Rows of spatial question data:
—————
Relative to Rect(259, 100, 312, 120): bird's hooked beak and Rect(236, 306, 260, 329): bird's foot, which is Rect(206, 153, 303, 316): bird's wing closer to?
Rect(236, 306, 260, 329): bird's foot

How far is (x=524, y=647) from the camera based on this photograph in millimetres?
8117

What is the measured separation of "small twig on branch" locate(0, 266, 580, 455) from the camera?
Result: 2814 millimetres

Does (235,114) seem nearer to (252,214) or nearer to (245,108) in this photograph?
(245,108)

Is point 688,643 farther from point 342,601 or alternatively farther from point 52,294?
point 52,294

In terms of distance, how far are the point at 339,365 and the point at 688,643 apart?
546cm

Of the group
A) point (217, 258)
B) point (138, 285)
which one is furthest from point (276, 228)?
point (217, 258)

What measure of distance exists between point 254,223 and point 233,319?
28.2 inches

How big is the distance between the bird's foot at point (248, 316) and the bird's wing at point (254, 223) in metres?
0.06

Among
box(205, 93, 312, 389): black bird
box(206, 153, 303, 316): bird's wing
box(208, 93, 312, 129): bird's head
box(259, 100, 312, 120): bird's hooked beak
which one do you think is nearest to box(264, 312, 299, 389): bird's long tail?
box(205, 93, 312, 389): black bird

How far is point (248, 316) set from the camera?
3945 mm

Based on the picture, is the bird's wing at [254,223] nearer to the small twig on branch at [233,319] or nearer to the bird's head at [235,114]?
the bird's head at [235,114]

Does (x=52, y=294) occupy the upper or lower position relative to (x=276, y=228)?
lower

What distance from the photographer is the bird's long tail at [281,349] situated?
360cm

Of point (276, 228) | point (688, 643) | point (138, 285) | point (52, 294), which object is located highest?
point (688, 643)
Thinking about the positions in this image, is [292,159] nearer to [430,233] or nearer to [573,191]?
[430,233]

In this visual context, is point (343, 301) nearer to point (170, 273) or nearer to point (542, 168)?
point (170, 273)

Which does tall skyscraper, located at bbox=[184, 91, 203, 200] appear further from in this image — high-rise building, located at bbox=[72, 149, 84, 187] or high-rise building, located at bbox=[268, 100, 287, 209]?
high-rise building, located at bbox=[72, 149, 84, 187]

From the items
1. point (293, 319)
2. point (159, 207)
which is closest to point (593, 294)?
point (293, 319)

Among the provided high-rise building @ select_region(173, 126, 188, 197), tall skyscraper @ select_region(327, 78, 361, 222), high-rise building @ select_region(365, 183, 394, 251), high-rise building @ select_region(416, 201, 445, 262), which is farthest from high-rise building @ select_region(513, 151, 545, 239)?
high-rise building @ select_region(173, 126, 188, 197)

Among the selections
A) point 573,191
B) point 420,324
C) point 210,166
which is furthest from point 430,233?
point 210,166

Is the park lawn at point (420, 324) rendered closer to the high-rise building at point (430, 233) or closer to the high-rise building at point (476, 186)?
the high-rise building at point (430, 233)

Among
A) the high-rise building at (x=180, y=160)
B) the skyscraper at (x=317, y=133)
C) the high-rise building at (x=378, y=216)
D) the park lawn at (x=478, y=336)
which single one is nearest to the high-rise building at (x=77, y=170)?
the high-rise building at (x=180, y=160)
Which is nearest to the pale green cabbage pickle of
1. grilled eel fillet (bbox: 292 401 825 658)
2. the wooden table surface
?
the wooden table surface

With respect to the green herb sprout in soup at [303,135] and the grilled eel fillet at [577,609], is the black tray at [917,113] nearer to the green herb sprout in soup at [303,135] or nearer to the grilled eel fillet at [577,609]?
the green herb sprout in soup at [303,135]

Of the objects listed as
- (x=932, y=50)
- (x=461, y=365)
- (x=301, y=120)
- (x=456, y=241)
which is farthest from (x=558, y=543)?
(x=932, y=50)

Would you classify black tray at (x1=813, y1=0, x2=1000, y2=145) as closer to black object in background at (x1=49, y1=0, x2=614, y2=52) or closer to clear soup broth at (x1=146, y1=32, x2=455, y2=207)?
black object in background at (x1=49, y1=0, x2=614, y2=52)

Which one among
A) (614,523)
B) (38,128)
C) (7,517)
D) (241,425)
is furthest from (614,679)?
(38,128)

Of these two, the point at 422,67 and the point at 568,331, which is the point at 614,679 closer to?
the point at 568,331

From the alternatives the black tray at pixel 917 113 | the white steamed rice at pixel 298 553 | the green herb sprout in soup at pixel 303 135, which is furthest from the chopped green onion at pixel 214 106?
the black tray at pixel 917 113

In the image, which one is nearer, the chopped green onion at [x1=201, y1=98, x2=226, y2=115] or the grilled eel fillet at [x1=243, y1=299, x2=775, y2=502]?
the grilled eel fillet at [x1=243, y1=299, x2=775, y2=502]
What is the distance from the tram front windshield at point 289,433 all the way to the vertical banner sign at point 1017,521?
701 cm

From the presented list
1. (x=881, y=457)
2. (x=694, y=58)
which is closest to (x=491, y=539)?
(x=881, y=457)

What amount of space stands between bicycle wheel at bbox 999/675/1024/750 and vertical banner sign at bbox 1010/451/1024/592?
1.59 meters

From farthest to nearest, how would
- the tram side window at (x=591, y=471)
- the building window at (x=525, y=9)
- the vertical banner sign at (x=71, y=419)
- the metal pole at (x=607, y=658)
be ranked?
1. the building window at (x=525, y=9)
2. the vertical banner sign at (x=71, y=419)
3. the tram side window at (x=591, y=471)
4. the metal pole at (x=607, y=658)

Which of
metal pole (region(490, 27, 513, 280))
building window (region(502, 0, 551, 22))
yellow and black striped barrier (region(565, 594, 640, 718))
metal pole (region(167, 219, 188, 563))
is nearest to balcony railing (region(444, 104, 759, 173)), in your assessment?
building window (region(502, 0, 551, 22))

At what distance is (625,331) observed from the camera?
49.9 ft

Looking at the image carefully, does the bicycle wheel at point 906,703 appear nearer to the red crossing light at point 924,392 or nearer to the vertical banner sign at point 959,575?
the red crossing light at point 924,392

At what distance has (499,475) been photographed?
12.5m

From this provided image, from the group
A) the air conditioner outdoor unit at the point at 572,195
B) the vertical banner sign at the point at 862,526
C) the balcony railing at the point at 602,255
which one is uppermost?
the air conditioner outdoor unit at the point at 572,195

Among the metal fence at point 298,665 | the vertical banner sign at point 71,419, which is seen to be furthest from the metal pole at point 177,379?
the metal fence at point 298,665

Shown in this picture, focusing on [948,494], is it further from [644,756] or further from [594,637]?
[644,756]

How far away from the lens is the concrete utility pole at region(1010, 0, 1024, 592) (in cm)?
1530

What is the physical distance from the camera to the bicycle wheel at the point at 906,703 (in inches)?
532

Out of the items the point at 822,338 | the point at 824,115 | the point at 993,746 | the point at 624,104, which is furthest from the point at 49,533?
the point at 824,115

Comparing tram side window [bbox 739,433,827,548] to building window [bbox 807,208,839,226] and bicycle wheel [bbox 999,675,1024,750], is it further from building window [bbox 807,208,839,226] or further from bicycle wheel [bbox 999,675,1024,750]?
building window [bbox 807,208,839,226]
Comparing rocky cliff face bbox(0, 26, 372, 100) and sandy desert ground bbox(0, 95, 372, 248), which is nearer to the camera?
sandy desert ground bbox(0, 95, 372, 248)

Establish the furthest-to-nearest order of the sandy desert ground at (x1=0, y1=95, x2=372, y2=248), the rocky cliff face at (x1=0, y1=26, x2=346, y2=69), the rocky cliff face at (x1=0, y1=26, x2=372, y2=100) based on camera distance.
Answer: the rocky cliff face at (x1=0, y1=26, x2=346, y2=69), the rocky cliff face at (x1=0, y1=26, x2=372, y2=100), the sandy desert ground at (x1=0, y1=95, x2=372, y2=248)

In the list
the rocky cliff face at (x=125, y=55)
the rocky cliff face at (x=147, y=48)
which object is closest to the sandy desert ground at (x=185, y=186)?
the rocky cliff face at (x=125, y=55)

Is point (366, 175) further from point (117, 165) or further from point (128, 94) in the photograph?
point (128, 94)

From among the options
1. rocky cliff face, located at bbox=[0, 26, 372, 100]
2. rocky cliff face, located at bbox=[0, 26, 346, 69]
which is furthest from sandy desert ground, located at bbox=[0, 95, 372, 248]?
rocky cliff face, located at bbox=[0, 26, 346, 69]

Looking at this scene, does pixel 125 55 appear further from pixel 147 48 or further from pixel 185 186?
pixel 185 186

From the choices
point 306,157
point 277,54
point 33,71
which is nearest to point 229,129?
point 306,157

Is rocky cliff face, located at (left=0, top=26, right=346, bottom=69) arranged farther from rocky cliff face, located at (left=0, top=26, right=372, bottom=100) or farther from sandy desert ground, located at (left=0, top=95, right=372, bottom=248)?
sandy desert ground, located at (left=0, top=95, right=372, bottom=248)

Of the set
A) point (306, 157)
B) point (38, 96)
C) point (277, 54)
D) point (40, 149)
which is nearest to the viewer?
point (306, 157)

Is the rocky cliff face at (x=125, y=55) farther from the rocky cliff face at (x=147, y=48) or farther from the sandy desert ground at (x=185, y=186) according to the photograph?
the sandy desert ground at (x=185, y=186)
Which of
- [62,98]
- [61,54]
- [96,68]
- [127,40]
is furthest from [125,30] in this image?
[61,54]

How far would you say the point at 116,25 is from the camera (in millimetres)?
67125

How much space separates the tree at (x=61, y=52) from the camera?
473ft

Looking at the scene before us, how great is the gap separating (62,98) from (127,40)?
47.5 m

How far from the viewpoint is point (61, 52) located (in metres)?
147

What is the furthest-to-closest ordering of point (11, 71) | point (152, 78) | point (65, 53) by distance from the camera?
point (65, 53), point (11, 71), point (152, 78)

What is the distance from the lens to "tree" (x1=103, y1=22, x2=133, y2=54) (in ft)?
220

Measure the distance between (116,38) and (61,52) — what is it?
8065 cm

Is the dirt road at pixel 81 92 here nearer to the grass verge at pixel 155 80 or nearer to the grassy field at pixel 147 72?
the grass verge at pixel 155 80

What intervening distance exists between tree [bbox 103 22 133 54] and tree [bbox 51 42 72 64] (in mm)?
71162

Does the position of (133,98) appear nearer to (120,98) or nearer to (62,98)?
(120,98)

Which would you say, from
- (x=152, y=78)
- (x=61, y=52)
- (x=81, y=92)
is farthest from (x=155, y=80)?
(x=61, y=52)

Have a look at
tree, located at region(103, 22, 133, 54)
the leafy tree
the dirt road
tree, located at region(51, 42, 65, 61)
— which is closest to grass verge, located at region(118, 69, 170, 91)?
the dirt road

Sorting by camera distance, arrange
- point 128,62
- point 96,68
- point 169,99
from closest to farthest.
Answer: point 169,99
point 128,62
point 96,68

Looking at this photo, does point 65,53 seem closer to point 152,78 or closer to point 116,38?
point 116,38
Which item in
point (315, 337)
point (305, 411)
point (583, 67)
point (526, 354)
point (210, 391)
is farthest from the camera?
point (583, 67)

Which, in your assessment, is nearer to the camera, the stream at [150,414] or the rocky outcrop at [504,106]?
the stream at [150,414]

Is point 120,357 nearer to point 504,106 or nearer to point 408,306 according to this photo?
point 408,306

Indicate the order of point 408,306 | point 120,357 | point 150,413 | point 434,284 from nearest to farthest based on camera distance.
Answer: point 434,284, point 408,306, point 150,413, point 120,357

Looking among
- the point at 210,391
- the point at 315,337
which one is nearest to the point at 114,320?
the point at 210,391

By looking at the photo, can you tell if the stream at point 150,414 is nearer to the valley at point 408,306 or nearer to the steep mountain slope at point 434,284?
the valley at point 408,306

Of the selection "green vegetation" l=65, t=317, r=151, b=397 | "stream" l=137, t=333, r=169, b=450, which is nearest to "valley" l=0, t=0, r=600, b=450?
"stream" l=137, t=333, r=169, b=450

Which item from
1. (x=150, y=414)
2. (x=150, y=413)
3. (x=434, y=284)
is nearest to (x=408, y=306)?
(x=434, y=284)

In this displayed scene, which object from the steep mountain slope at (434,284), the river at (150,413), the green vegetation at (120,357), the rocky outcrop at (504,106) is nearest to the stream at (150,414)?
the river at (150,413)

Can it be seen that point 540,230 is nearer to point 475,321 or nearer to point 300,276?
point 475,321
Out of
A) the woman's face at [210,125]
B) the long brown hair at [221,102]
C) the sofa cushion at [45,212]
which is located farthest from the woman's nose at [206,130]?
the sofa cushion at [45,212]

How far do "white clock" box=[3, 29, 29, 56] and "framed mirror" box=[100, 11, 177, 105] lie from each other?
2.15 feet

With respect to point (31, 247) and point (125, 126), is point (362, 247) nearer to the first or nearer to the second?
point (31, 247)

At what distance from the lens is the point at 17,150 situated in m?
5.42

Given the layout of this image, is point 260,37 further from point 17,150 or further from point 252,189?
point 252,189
—————
TASK DETAILS: Locate the line that contains "Which, in your", then please quote it and every line after it to the end of the entries above, exactly and with nothing else.

FULL OUTPUT:
Which, in your assessment, is nearer to the camera, the stream at [150,414] or the rocky outcrop at [504,106]?
the stream at [150,414]

Is point 120,357 nearer to point 504,106 or nearer to point 408,306 according to this photo?
point 408,306

Indicate the order of point 408,306 | point 120,357 | point 150,413 | point 434,284 from nearest to farthest based on camera distance.
Answer: point 434,284, point 408,306, point 150,413, point 120,357

Looking among
- the point at 210,391
- the point at 315,337
which one is nearest to the point at 114,320?
the point at 210,391

By looking at the photo, can you tell if the stream at point 150,414 is nearer to the valley at point 408,306 or nearer to the steep mountain slope at point 434,284?
the valley at point 408,306

Of the selection "green vegetation" l=65, t=317, r=151, b=397 | "stream" l=137, t=333, r=169, b=450, which is nearest to "valley" l=0, t=0, r=600, b=450?
"stream" l=137, t=333, r=169, b=450

Which item from
1. (x=150, y=414)
2. (x=150, y=413)
3. (x=434, y=284)
is nearest to (x=408, y=306)?
(x=434, y=284)

In this displayed scene, which object from the steep mountain slope at (434,284), the river at (150,413), the green vegetation at (120,357), the rocky outcrop at (504,106) is nearest to the stream at (150,414)?
the river at (150,413)

Can it be seen that point 540,230 is nearer to point 475,321 or nearer to point 300,276?
point 475,321
Out of
A) the woman's face at [210,125]
B) the long brown hair at [221,102]
C) the sofa cushion at [45,212]
which is located farthest from the woman's nose at [206,130]?
the sofa cushion at [45,212]

How far do "white clock" box=[3, 29, 29, 56] and "framed mirror" box=[100, 11, 177, 105] lie from each other?
2.15 feet

With respect to point (31, 247) and point (125, 126), is point (362, 247) nearer to the first or nearer to the second?
point (31, 247)

At what distance from the lens is the point at 17,150 situated in m?
5.42

Given the layout of this image, is point 260,37 further from point 17,150 or further from point 252,189?
point 252,189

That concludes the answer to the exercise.